11 Proposed IM-2210-5(a) would generally permit the total return of all registered investment companies that have the same investment policies, objectives and strategies, investment adviser and subadviser as an advertised fund to appear in fund sales material, subject to the General Standards in paragraph (d).

12 We note that under proposed IM-2210-5(d)(3)(D)(i), "any material difference between the fees and expenses of an investment company reflected in clone performance and the advertised mutual fund" would have to be disclosed.

13 Proposed IM-2210-5(b) would permit the total return of an advertised fund to include the performance of an insurance company separate account, common trust fund or private investment company that had been converted into, and had the same investment adviser and subadviser as, the advertised fund; that had investment policies, objectives and strategies that were in all material respects equivalent to those of the advertised fund; and that was not created in order to establish a performance record.

14 See MassMutual, supra note 8.

15 See Proposing Release, supra note 2, at 67027.

16 For the same reasons, the Institute also recommends that General Standard (d)(3)(D)(ii)(a), which requires disclosure that the related performance information is not the performance of the advertised fund and should not be considered indicative of or a substitute for that performance, not apply to the presentation of predecessor performance.

17 For example, as preconditions to using predecessor performance, the predecessor must: (i) cease to exist after conversion; (ii) transfer substantially all of its assets into the registered fund; (iii) have the same investment adviser and subadviser as the registered fund; and (iv) have investment policies, objectives and strategies that are in all material respects equivalent to those of the registered fund.

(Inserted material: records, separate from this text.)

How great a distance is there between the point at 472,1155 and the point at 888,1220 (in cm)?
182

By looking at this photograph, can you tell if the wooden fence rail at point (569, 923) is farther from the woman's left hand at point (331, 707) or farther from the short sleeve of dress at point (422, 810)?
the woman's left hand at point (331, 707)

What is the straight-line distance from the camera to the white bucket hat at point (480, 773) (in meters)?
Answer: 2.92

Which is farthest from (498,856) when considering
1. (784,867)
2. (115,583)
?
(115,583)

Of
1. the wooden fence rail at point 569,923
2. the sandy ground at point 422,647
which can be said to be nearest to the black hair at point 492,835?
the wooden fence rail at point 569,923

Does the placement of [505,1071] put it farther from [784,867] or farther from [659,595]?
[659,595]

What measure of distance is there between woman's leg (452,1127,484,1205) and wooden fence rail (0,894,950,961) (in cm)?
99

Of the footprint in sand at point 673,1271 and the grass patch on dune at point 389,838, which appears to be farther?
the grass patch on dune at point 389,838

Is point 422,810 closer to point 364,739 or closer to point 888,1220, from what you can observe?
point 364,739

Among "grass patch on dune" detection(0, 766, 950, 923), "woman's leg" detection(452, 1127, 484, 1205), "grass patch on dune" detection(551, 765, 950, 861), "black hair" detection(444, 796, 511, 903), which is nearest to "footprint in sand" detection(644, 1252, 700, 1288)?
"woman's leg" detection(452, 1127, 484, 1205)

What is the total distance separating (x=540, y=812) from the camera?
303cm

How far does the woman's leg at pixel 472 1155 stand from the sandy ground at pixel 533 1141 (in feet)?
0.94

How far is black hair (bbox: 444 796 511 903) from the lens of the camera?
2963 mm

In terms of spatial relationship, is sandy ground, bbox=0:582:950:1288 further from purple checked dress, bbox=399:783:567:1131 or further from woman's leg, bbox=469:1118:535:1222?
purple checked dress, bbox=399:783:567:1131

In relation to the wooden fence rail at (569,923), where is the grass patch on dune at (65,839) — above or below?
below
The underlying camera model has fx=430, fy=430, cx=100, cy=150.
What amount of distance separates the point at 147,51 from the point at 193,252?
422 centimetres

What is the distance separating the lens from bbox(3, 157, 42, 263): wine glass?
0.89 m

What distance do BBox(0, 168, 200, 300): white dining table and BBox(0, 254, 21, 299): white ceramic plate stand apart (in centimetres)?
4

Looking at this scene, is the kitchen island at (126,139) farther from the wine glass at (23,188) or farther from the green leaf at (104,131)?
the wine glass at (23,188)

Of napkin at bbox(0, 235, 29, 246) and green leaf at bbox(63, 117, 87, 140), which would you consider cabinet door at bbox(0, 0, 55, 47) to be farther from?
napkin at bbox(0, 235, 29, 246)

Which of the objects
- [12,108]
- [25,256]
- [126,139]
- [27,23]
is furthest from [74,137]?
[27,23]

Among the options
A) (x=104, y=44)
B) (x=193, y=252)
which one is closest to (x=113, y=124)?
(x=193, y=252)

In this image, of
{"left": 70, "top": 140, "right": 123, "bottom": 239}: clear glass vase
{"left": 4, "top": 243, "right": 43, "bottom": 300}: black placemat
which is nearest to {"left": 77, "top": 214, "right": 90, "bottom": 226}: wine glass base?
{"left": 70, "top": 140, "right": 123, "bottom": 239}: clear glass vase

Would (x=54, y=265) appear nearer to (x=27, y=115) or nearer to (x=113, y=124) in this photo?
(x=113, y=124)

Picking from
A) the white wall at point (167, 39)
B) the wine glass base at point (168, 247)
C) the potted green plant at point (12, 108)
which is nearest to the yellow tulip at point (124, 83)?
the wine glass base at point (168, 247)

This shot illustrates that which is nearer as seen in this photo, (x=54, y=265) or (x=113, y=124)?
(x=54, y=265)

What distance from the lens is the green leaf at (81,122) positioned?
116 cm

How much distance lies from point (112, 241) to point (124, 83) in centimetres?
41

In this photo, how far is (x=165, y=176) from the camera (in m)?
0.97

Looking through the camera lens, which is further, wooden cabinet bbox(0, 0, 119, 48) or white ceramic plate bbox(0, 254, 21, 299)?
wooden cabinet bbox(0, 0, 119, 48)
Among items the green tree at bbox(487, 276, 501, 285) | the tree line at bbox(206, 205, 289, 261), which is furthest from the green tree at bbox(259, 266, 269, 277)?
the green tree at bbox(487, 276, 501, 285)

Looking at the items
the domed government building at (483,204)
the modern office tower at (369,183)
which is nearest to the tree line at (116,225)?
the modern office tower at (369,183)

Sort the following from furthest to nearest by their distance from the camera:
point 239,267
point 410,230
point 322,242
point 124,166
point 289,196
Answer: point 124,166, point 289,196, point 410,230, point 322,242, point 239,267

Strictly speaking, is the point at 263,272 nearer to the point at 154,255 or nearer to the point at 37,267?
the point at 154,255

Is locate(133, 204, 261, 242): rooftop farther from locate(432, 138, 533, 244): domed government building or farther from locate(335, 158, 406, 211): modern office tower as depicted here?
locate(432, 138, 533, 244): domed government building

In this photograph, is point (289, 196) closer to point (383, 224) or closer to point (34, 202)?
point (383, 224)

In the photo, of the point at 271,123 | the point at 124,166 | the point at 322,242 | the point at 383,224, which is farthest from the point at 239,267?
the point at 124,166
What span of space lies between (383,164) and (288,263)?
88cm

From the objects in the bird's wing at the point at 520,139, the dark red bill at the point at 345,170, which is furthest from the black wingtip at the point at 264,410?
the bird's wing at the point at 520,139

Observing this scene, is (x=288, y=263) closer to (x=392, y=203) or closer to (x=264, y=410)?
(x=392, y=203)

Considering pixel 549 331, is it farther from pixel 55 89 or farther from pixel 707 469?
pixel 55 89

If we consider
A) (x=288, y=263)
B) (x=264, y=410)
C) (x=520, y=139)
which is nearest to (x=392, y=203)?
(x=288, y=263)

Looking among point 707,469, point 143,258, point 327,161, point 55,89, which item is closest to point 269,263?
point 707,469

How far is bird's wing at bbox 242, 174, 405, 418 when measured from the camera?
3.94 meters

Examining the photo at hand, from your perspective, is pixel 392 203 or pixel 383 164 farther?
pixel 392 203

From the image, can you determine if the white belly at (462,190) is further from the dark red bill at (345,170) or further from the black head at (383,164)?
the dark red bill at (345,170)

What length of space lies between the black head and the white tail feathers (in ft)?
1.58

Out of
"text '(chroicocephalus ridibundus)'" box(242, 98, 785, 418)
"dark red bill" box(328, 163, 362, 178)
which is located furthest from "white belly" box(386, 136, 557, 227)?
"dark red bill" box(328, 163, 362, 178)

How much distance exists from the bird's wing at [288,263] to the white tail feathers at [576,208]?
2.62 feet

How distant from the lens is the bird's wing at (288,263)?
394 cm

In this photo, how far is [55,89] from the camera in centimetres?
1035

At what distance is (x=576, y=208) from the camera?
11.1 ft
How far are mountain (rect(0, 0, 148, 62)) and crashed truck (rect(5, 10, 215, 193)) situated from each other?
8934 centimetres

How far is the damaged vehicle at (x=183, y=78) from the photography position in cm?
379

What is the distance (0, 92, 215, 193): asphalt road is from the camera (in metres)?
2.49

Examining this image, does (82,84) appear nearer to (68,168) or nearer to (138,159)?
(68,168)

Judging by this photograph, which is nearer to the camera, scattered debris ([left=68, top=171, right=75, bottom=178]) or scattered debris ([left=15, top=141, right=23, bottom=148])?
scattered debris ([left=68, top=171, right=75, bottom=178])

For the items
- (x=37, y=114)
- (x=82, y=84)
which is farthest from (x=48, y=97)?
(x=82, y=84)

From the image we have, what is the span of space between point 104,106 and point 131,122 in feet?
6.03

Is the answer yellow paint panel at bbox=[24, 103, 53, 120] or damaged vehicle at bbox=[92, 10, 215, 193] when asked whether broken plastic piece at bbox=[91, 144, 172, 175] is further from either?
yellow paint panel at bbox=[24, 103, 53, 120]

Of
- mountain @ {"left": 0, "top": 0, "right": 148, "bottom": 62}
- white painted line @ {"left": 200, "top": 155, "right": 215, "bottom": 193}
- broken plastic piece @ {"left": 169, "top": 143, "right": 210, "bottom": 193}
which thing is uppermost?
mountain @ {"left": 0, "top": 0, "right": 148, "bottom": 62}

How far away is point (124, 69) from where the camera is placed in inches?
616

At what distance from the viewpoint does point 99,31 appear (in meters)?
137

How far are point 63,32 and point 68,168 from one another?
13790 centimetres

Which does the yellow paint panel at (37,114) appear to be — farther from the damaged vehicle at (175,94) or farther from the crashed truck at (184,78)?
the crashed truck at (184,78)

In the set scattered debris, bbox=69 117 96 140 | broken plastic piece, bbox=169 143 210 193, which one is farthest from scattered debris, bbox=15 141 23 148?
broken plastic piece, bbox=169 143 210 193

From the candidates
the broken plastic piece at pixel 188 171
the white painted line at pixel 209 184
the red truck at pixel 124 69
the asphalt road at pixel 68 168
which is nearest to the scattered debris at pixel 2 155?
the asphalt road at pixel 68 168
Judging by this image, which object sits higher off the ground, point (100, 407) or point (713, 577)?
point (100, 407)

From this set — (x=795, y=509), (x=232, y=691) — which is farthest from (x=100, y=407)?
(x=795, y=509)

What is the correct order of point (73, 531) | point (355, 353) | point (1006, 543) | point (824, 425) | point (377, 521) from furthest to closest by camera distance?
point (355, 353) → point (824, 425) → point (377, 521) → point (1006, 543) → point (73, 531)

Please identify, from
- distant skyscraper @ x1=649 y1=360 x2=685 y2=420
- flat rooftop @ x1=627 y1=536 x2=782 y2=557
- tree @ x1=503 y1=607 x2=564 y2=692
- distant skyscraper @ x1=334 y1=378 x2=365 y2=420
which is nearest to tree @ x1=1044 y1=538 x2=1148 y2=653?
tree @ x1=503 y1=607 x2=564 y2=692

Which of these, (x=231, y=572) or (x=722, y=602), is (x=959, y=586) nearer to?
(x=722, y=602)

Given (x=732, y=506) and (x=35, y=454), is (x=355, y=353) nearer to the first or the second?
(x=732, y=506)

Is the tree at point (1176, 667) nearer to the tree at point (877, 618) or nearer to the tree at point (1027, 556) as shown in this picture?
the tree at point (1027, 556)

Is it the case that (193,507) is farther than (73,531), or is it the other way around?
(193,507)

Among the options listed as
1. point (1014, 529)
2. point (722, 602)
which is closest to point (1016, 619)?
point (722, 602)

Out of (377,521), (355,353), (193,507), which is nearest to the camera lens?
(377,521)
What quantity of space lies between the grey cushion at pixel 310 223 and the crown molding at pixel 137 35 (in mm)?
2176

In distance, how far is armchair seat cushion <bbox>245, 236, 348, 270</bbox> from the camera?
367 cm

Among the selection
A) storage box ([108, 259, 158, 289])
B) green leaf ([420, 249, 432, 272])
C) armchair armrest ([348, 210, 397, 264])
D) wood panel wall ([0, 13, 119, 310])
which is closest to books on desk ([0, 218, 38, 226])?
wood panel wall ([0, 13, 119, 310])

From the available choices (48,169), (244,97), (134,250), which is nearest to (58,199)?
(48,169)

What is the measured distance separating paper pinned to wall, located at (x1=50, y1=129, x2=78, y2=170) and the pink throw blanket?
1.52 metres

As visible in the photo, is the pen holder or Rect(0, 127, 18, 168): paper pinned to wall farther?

18 In addition, disclosure would be required by General Standard (d)(3)(D)(ii)(b) to alert investors that the prior unregistered fund was not registered under the Investment Company Act.

19 See supra note 8.

20 Proposed IM-2210-5(c)(1)(B).

21 See NASD Conduct Rule 2210(b)(1).

22 For example, if a fund’s adviser’s fiscal year ended in December, but the verification was not completed and supplied to the NASD until February 1, the fund would be unable to advertise composite performance in January.

23 See AIMR Performance Presentation Standards (AIMR-PPStm), as amended and restated February 12, 1999, at Creation and Maintenance of Composites A.1.d.

24 See G.E. Funds, supra note 8.

25 For example, a fund group may have planned to launch a new fund early in the fourth quarter. However, due to various delays, the fund’s registration statement may not go effective until mid-November. For marketing reasons the fund group may not want to launch the new fund in the middle of the holiday season, so it might delay the commencement of the fund’s operations until the end of January.

26 Which, in accordance with our earlier comment, would be a fund that has been "in operation for at least one year."